Subjects and methods
The NSHG surveyed state primary schoolchildren in England and Scotland for 23 years, starting in 1972 and finishing in 1994. Areas were chosen by stratified sampling and then selected schools within those areas were visited annually until 1982 and biennially thereafter.6 At the start of the study the sampling of 22 areas in England was designed to favour poorer areas, but Rona and Altman found that the distribution of social class in the English areas was close to that of England and Wales.7 Six areas in Scotland were sampled separately in 1972; as it was later recognised that this sample was too small a further eight areas were added in 1983. Since 1972 schools have been chosen from the same area or stratum to replace schools that left the study.
All children in selected schools were measured and weighed unless the child’s parents refused. Only children considered white by the fieldworker and aged from 5 to 10 years have been included in these analyses. Results are presented by year and age group. Children younger than 5 or older than 10.99 were excluded because few children were younger than 4.5 years or older than 11.5 years.

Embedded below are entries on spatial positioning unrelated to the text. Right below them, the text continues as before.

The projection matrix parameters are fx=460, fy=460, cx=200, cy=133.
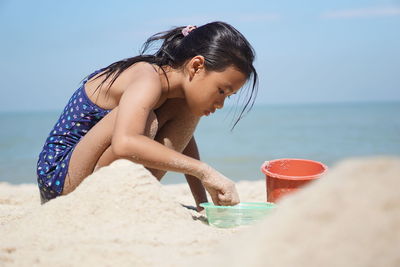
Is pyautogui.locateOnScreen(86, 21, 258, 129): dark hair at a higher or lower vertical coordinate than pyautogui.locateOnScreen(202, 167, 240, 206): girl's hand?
higher

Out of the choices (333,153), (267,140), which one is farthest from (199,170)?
(267,140)

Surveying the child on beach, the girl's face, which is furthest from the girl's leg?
the girl's face

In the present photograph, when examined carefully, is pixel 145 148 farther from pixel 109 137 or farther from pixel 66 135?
pixel 66 135

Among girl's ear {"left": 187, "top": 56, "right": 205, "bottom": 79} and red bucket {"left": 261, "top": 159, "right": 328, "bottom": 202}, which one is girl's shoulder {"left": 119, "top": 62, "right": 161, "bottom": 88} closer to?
girl's ear {"left": 187, "top": 56, "right": 205, "bottom": 79}

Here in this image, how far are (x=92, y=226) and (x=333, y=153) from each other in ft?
32.0

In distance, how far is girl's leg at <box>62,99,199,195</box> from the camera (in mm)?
2352

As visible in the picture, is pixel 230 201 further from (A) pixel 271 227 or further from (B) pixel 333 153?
(B) pixel 333 153

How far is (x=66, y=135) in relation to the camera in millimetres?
2691

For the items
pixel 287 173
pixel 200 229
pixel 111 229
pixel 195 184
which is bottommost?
pixel 195 184

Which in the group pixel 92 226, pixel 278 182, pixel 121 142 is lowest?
pixel 278 182

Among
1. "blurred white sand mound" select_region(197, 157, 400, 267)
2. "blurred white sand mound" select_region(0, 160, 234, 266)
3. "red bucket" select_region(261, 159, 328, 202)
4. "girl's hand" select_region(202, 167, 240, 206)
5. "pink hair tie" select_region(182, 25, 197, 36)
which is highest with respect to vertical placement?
"pink hair tie" select_region(182, 25, 197, 36)

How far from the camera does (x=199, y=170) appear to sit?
224cm

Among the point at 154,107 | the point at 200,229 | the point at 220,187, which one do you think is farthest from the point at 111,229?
the point at 154,107

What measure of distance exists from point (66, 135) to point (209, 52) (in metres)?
0.96
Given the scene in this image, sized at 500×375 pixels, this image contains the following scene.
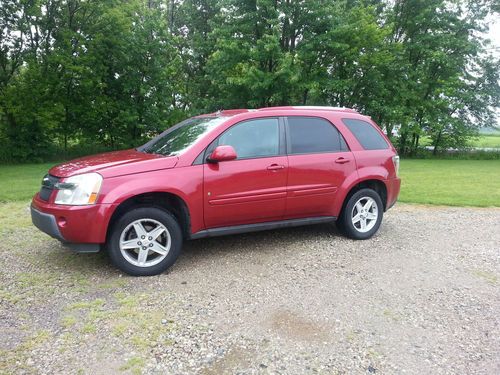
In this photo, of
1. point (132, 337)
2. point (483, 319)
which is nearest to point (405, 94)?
point (483, 319)

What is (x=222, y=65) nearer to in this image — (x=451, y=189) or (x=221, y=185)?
(x=451, y=189)

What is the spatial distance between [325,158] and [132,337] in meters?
3.22

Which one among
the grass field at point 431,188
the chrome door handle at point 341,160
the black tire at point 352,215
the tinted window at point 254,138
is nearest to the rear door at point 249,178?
the tinted window at point 254,138

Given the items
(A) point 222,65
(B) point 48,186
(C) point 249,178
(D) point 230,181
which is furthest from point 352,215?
(A) point 222,65

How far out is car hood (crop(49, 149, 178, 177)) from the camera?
4.07 meters

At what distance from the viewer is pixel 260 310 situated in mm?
3527

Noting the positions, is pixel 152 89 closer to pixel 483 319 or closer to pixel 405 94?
pixel 405 94

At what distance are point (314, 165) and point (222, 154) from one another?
1352 millimetres

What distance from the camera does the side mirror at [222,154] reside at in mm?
4301

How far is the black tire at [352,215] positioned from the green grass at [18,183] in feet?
21.6

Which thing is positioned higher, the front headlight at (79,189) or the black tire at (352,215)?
the front headlight at (79,189)

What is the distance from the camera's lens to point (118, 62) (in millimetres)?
17969

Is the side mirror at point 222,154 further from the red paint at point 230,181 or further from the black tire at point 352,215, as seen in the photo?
the black tire at point 352,215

Height was measured on a specially designed stadiometer, Holtain, using the method described by Tanner et al.8 Height was recorded to the last 0.5 cm from 1972 to 1976 and to the last 0.1 cm from 1977 onwards; 0.25 or 0.05 cm, as appropriate, was added to correct these biases. Children were measured once by a school nurse, who read the scale and an assistant, who stretched the child, supervised by a trained fieldworker. In the first year of the study children were stretched either by the fieldworker or by an assistant. From 1973 to 1976 the children were stretched by the assistant and from 1977 onwards by the fieldworker. Weight and triceps measurements were also taken by the nurse. Children were weighed wearing only underpants, the weight was recorded to the last complete 100 g. No correction was made to the weight as a correction of 50 g was considered negligible. Mechanical balances were used until 1984. Electronic digital scales were introduced from 1985.
The triceps measurement was taken as recommended by Tanner and Whitehouse9 except that the mid-point between the tip of the acromion and the olecranon was marked with the arm hanging straight instead of bent. This meant that the triceps skinfold was measured slightly above the site that would have been measured if the arm had been bent. From 1972 to 1977 two triceps measurements were taken, each recorded to the nearest complete 0.2 mm, and the mean of the two was used for analysis. Starting from 1978 only one measurement was taken, as two measurements by the same measurer produced little reduction in variation. The intraclass correlation from two measurements by the same measurer was 0.99 in 1972; it was also 0.99 for two measurements taken by different measurers.3 A quality control measurement was made on one in 10 children by the fieldworker. At least one fieldworkers’ trial was held each year to ensure consistency of measurement techniques between fieldworkers.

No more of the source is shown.